Monday, November 10, 2008

Why "Attached"

I had never heard of Attachment Theory until I was pregnant with my first child. In fact, I had heard of only Attachment Parenting until that first child was 4 years old. Posts in the future will reflect my support of Attachment Parenting in particular, but I want to briefly discuss the Theory behind the Parenting. I am no expert, but I am learning, and certainly encourage comments to help us all understand Attachment Theory better.

Last December I invited a local psychotherapist who studies Attachment Theory to Birth Circle. She gave an overview of Attachment Theory and answered parenting questions. One of the questions that I still simmer on from that night was "What does Attachment look like with older children?" With infants there are concrete to-dos like breastfeeding and going to your baby when he cries. But once your baby (or rather, toddler?) has weaned and has learned to sleep peacefully through the night...how do you know you are still promoting the "strong emotional bond" your child needs to grow into an emotionally secure adult? When a child is small, his wants and his needs are the same. At some point, some of his wants become wants and not needs but how do you know the difference?

What I learned that night is that Attachment Theory (AT) applies to all relationships, not just those with your children. It is about meeting the needs of those we love with a mentality of understanding, cooperation and a focus on the bigger picture. We may argue with a spouse about something trivial, but there may be an underlying need for understanding or respect that has been left out of the discussion. Your 5 year old may start coming into your bed during the night after months of sleeping soundly in his own bed, but for no obvious reason: no nightmare, he isn't cold, he isn't sick..... The AT approach for this child may mean providing reassurance with kindness and flexibility, not contempt or disciplinary action.

In all relationships, you may not always know what the underlying need is, but AT teaches us to give the person the benefit of the doubt that there is a need. A need that requires the same gentle touch figuratively that you gave quite literally to the newborn.
We all have wants and we all have needs. I feel the lesson I get from Attachment Theory is to back up from challenging situations, take a deep breath and try to figure out which is which.

4 comments:

travelingwithbaby said...

Hi Cynrgia. Thanks for finding me and blogrolling me. I look forward to reading your blog and maybe even running into you in Cville!

--Dolly

travelingwithbaby said...

Sorry I misspelled your name on that last comment.
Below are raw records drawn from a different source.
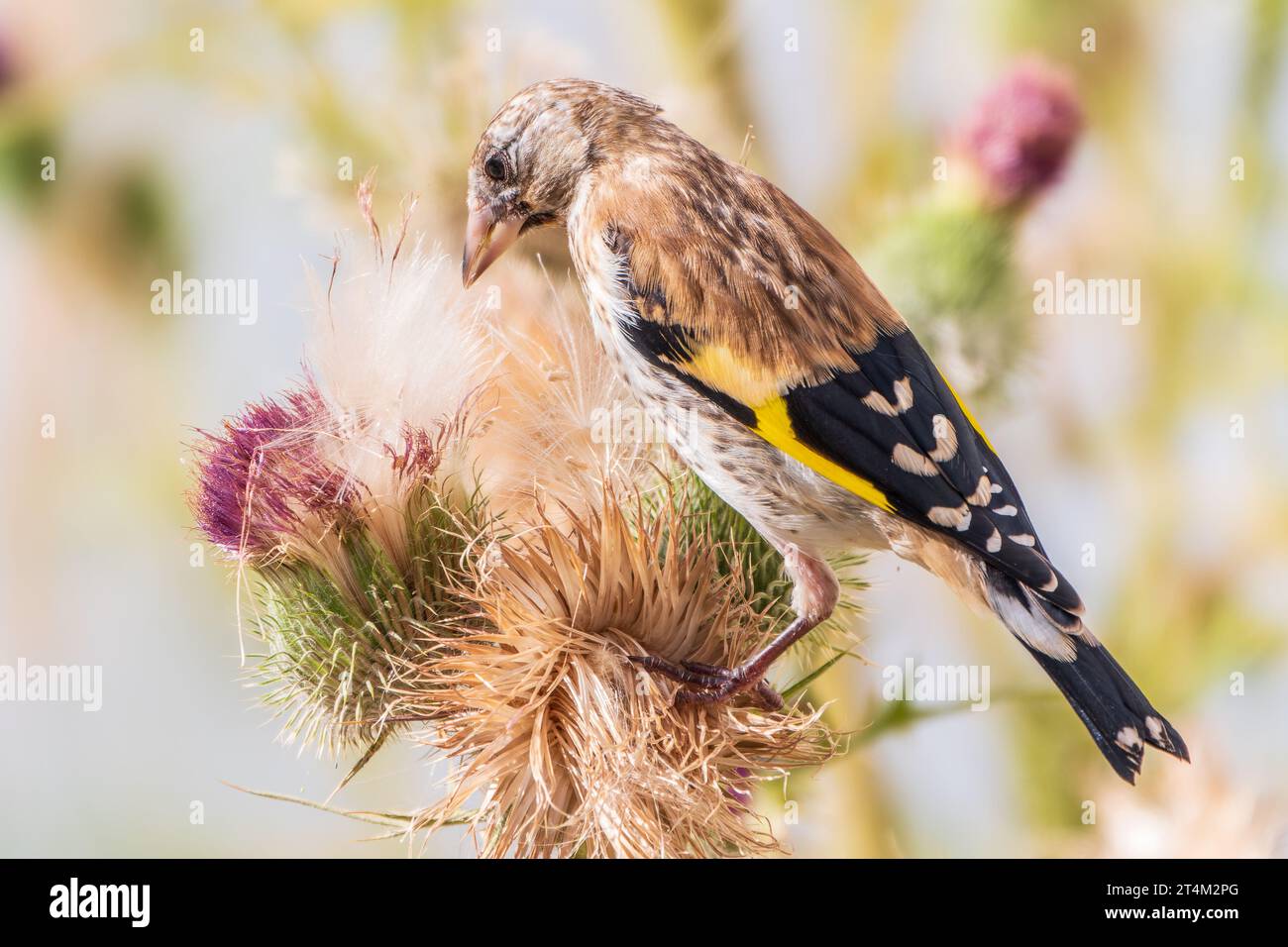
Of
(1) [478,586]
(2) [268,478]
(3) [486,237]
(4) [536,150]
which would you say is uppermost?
(4) [536,150]

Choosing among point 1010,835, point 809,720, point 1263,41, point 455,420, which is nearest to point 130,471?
point 455,420

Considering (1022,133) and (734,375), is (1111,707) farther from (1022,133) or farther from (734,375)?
(1022,133)

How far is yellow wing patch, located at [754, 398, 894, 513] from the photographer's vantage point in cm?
112

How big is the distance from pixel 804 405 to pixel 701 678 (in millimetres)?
316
It's tough to type one-handed while breastfeeding!

Vijay Owens said...

Well said! One of the huge rewards of practicing AP (though I didn't really get into it with a "what's the payoff" attitude) is that there is such a strong bond of trust between you and your child because you don't manipulate through shame and abandonment. So when you do mess up -- and believe me, we all do! -- you can rest assured that your *day* may have taken a hit, but your relationship at the end of that day is still as strong as ever.

Naticia said...

I have found that a lot of parents misunderstand "attachment" and it looks like co-dependance. Mom's don't want kids away from their sides, don't want to ever stop nursing (I am exaggerating!), and that nothing in this world is acceptable for their kid except themselves.
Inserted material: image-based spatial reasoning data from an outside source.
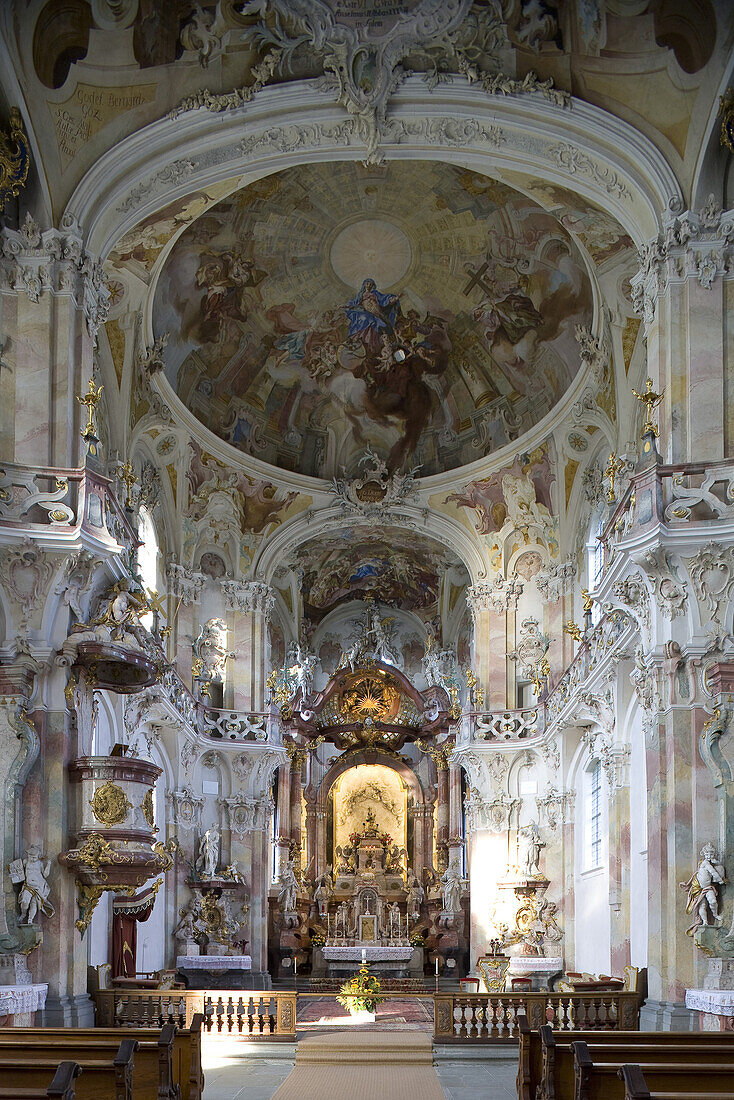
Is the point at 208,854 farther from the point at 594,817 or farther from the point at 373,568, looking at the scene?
the point at 373,568

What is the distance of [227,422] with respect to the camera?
31.7 meters

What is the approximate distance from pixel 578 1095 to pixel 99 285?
15166mm

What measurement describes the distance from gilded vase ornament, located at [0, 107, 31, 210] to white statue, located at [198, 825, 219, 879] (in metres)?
16.5

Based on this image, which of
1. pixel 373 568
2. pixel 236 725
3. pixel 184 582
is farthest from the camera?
pixel 373 568

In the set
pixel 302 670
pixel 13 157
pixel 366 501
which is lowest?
pixel 302 670

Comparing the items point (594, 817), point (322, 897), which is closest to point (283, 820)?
point (322, 897)

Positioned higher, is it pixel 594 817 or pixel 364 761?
pixel 364 761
So What III think is to do your attachment parenting in public, and give it a name so that others have language to associate to the picture, because you are (at least for me) redefining attachment parenting.

One aspect of attachment parenting, or maybe this is not an aspect and something else, is Child Centeredness. That the environment is prepared to support the child's developmental needs, rather than them having to do 100% of the adjusting to the adult centered environment. Are we supporting kids to know themselves, to explore the world without hyper-fears, to be individuals that work well with anyone else?

So many goals in parenting, and yet so much of it is us being the right parents, and being able to model learning from our mistakes, and celebrating those things that matter to the heart...it isn't about our kids being the right kids...I wish I could get this through my head.

I like parent development, family development and child development....attachment theory, if I understand your post, is making sure that that development happens in such a way as to leave our souls flourishing and our creativity mushrooming, rather than stagnating and suffocating.....

G, isn't family transformation something to behold!